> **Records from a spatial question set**
■ ■ ■
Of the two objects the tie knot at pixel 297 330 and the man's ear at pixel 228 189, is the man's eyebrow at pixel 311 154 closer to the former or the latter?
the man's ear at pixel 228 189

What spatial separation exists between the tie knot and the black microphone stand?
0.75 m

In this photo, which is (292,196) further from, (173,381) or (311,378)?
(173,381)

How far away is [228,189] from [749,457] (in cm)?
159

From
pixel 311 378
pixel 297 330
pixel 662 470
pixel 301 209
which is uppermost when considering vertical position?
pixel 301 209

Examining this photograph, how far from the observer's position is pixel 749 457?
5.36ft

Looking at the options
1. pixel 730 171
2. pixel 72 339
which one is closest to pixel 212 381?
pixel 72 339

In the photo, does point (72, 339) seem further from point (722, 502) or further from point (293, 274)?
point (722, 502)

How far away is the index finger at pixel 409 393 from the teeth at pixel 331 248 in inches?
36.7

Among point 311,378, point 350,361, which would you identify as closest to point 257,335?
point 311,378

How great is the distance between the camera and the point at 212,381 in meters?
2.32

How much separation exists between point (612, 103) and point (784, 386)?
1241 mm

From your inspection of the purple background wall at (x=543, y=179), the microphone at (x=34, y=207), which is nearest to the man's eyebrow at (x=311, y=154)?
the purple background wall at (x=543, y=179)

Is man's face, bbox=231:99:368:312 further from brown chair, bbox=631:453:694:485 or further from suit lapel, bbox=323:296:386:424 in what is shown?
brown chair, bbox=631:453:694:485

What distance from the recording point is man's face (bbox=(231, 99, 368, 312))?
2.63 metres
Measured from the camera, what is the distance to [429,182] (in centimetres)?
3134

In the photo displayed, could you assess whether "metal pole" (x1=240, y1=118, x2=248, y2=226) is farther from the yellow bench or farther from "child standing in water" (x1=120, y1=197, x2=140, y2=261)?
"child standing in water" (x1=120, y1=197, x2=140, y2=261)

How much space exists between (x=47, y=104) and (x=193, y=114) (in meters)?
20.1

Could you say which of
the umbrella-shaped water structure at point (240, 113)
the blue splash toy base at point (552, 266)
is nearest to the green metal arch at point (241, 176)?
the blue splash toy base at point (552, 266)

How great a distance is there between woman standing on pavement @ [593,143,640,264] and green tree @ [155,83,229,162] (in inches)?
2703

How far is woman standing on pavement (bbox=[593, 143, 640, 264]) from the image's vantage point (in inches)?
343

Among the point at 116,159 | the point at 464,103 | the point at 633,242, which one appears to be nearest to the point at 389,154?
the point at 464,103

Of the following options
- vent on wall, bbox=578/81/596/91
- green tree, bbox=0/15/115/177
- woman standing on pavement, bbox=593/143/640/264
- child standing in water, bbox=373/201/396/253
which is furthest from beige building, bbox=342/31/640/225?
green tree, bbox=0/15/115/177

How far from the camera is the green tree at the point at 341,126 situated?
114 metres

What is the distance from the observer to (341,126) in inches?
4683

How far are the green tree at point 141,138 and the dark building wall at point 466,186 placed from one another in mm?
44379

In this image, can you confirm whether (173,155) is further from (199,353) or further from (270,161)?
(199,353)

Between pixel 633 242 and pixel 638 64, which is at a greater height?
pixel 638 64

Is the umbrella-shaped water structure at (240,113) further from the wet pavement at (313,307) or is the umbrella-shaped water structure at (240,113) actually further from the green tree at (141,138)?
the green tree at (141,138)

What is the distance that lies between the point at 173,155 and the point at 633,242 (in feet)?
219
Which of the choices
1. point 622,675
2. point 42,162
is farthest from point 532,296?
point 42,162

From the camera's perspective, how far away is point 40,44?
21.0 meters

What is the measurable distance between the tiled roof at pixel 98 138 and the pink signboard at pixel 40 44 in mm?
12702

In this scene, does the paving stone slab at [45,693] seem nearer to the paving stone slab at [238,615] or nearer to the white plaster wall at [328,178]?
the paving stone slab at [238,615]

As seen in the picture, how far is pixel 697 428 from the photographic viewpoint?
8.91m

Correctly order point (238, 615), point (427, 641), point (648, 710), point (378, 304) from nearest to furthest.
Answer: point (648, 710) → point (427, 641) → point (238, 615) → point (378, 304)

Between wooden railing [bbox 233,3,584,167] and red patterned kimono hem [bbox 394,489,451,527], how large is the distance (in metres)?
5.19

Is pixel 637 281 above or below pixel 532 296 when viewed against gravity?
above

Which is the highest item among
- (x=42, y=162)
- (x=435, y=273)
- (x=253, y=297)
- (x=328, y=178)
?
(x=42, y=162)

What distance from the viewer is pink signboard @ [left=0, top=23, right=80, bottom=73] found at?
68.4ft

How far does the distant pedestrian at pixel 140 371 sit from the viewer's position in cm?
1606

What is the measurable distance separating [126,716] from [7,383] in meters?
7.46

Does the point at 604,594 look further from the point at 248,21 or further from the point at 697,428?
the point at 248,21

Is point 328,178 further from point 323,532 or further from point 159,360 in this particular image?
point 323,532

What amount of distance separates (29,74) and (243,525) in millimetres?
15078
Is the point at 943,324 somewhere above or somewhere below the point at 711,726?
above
■ ■ ■
> **REQUEST**
Copy out the data shown above without altering anything.

> **THE ANSWER**
Of the two objects the tie knot at pixel 297 330 and the man's ear at pixel 228 189, is the man's eyebrow at pixel 311 154 closer to the former or the latter?
the man's ear at pixel 228 189

What spatial separation exists between the tie knot and the black microphone stand?
0.75 m

In this photo, which is (292,196) further from, (173,381) or (311,378)?
(173,381)

How far away is [228,189] from [749,457] (in cm)?
159

From
pixel 311 378
pixel 297 330
pixel 662 470
pixel 301 209
which is uppermost when considering vertical position?
pixel 301 209

Examining this photograph, how far from the observer's position is pixel 749 457?
5.36ft

Looking at the options
1. pixel 730 171
2. pixel 72 339
which one is closest to pixel 212 381?
pixel 72 339

In the photo, does point (72, 339) seem further from point (722, 502) or further from point (293, 274)?
point (722, 502)

How far away is the index finger at pixel 409 393 from the teeth at pixel 331 248 in inches?
36.7

Among point 311,378, point 350,361, which would you identify as closest to point 257,335?
point 311,378

How great is the distance between the camera and the point at 212,381 in meters?
2.32

How much separation exists between point (612, 103) and point (784, 386)?
1241 mm

From your inspection of the purple background wall at (x=543, y=179), the microphone at (x=34, y=207), which is nearest to the man's eyebrow at (x=311, y=154)?
the purple background wall at (x=543, y=179)

Is man's face, bbox=231:99:368:312 further from brown chair, bbox=631:453:694:485 or further from suit lapel, bbox=323:296:386:424 in what is shown?
brown chair, bbox=631:453:694:485

What distance from the recording point is man's face (bbox=(231, 99, 368, 312))?
2.63 metres
Measured from the camera, what is the distance to [429,182] (in centimetres)?
3134

In the photo displayed, could you assess whether "metal pole" (x1=240, y1=118, x2=248, y2=226) is farther from the yellow bench or farther from "child standing in water" (x1=120, y1=197, x2=140, y2=261)?
"child standing in water" (x1=120, y1=197, x2=140, y2=261)

How much space exists between (x=47, y=104) and (x=193, y=114) (in meters)?
20.1

Could you say which of
the umbrella-shaped water structure at point (240, 113)
the blue splash toy base at point (552, 266)
is nearest to the green metal arch at point (241, 176)?
the blue splash toy base at point (552, 266)

How great a distance is there between woman standing on pavement @ [593,143,640,264] and green tree @ [155,83,229,162] (in inches)?
2703

How far is woman standing on pavement (bbox=[593, 143, 640, 264]) from the image's vantage point (in inches)?
343

Among the point at 116,159 | the point at 464,103 | the point at 633,242, which one appears to be nearest to the point at 389,154?
the point at 464,103

Of the following options
- vent on wall, bbox=578/81/596/91
- green tree, bbox=0/15/115/177
- woman standing on pavement, bbox=593/143/640/264
- child standing in water, bbox=373/201/396/253
which is furthest from beige building, bbox=342/31/640/225?
green tree, bbox=0/15/115/177

How far from the camera is the green tree at the point at 341,126 situated?
114 metres

What is the distance from the observer to (341,126) in inches?
4683

How far are the green tree at point 141,138 and the dark building wall at point 466,186 placed from one another in mm?
44379

In this image, can you confirm whether (173,155) is further from (199,353) or further from (270,161)?
(199,353)

Between pixel 633 242 and pixel 638 64, which is at a greater height?
pixel 638 64

Is the umbrella-shaped water structure at (240,113) further from the wet pavement at (313,307) or is the umbrella-shaped water structure at (240,113) actually further from the green tree at (141,138)?
the green tree at (141,138)

What is the distance that lies between the point at 173,155 and the point at 633,242 (in feet)?
219
Which of the choices
1. point 622,675
2. point 42,162
is farthest from point 532,296?
point 42,162

From the camera's perspective, how far away is point 40,44?
21.0 meters

What is the measurable distance between the tiled roof at pixel 98 138 and the pink signboard at pixel 40 44 in mm?
12702

In this scene, does the paving stone slab at [45,693] seem nearer to the paving stone slab at [238,615] or nearer to the white plaster wall at [328,178]?
the paving stone slab at [238,615]

As seen in the picture, how far is pixel 697 428 from the photographic viewpoint?
8.91m

Correctly order point (238, 615), point (427, 641), point (648, 710), point (378, 304) from nearest to furthest.
Answer: point (648, 710) → point (427, 641) → point (238, 615) → point (378, 304)

Between wooden railing [bbox 233,3,584,167] and red patterned kimono hem [bbox 394,489,451,527], how large is the distance (in metres)?
5.19

Is pixel 637 281 above or below pixel 532 296 when viewed against gravity?
above

Which is the highest item among
- (x=42, y=162)
- (x=435, y=273)
- (x=253, y=297)
- (x=328, y=178)
?
(x=42, y=162)

What distance from the viewer is pink signboard @ [left=0, top=23, right=80, bottom=73] found at?
68.4ft

How far does the distant pedestrian at pixel 140 371 sit from the viewer's position in cm?
1606

What is the measurable distance separating [126,716] from [7,383] in meters?
7.46

Does the point at 604,594 look further from the point at 248,21 or further from the point at 697,428?
the point at 248,21

Is point 328,178 further from point 323,532 or further from point 159,360 in this particular image?
point 323,532

What amount of distance separates (29,74) and (243,525) in millimetres?
15078
Is the point at 943,324 somewhere above or somewhere below the point at 711,726?
above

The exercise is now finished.